Interview: "Immer mehr Schweizer KMU setzen darauf, sich zu transformieren"

Interview: "Immer mehr Schweizer KMU setzen darauf, sich zu transformieren"

Artikel erschienen in IT Magazine 2017/11
Im wichtigen Fokusthema "New Leadership" im Rahmen der "Industrie 4.0" müssen sich viele Schweizer Unternehmen dem Spagat und der Agilität zwischen "erfolgreicher Tradition und noch chancenreicherer Innovation" stellen. Wie schaffen die Schweizer Unternehmen und die in Verantwortung stehenden Führungsebenen das – vor allem die KMU –, ohne beim "Hochseilakt" abzustürzen?
Es tönt alles immer sehr schwierig und komplex. Doch, wie eingangs erwähnt, eigentlich geht es hier um Kernkompetenzen von Schweizer KMU: Flexibilität, Anpassungsfähigkeit, Kreativität. Wir sind keine Spezialisten in der Managementberatung, doch wir sehen, dass viele unserer Kunden vorankommen, wenn sie sich nicht übernehmen, sondern Schritt für Schritt vorangehen. Niemand muss von heute auf morgen die ganze Organisation umbauen. Man kann doch ausprobieren, experimentieren.

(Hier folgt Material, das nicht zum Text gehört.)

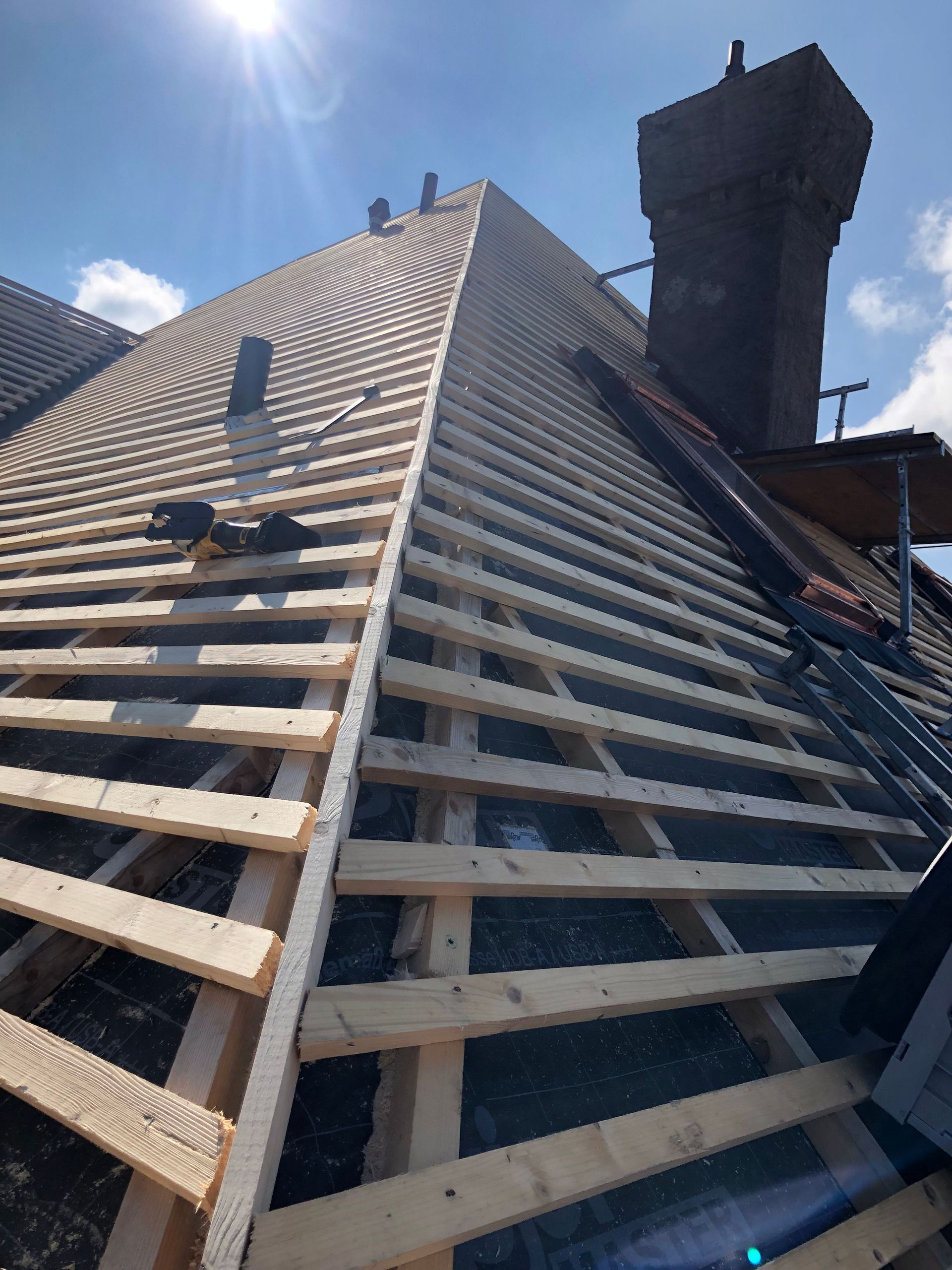 Bedachungen - Hans Hehlen AG - Erlenbach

Mindsets und Strategien zur erfolgreichen Digitalisierung / Industrie 4.0 funktionieren am besten wie Fallschirme – wenn sie offen sind. Was raten Sie diesbezüglich den Schweizer Unternehmen und vor allem der Führung? Was für Impulse geben Sie denen mit auf ihren Weg?
Zunächst einmal, dass niemand das Rad neu erfinden muss. Gute Ideen für neue Konzepte gibt es in der eigenen oder sogar in anderen Branchen vielleicht schon. Wir raten dazu, dass sich Führungsleute mit anderen austauschen, sich inspirieren lassen. Wenn wir zum Beispiel eine Geschäftsreise organisieren – eine unserer klassischen Dienstleistungen –, dann setzen wir nicht nur individuelle Termine für Behörden und Entscheider auf, sondern bringen auch immer Exporteure und ansässige Firmen vor Ort zusammen.
Sind "neue Geschäftsmodelle" überhaupt noch möglich ohne Digitalisierung im international umkämpften Markt?
Grundsätzlich ja – die Digitalisierung, der Einsatz neuer Technologien darf kein Selbstzweck sein. Es muss darum gehen, wichtige Kundenbedürfnisse im Zielmarkt zu befriedigen, darum, neue clevere Geschäftsmodelle zu finden, mit denen sich auch Geld verdienen lässt. Häufig helfen Technologien dabei, das auf neue und attraktive Art und Weise zu tun – wenn etwa ein Produkt nicht verkauft wird, sondern als Dienstleistung gemietet werden kann, kann dies Fixkosten für den Abnehmer reduzieren. So macht es etwa Elite SA, ein KMU, das Luxusmatratzen herstellt, aus Aubonne. Doch es kann auch Geschäftsmodelle geben, wo dies noch nicht so bedeutsam ist. Allerdings darf man sich da nicht in falscher Sicherheit wiegen, schliesslich beobachten wir heutzutage immer häufiger, dass Technologiefirmen in ganz andere Branchen eindringen – und deren Player überraschen.

Wie beurteilen Sie die Regulierungsdichte und Digitalisierungsreife der Schweiz, auch unter dem Aspekt von dosierter Risikobereitschaft? Verbannen wir die Zukunft und Innovation ins Ausland? Sind und bleiben wir "Leaders" oder werden wir nur noch "Followers"?
Die Schweiz ist einer der weltweiten Innovationsführer, das ist Fakt. Und genau deshalb haben wir auch das Zeug, zum Innovationsführer für Geschäftsmodelle zu werden.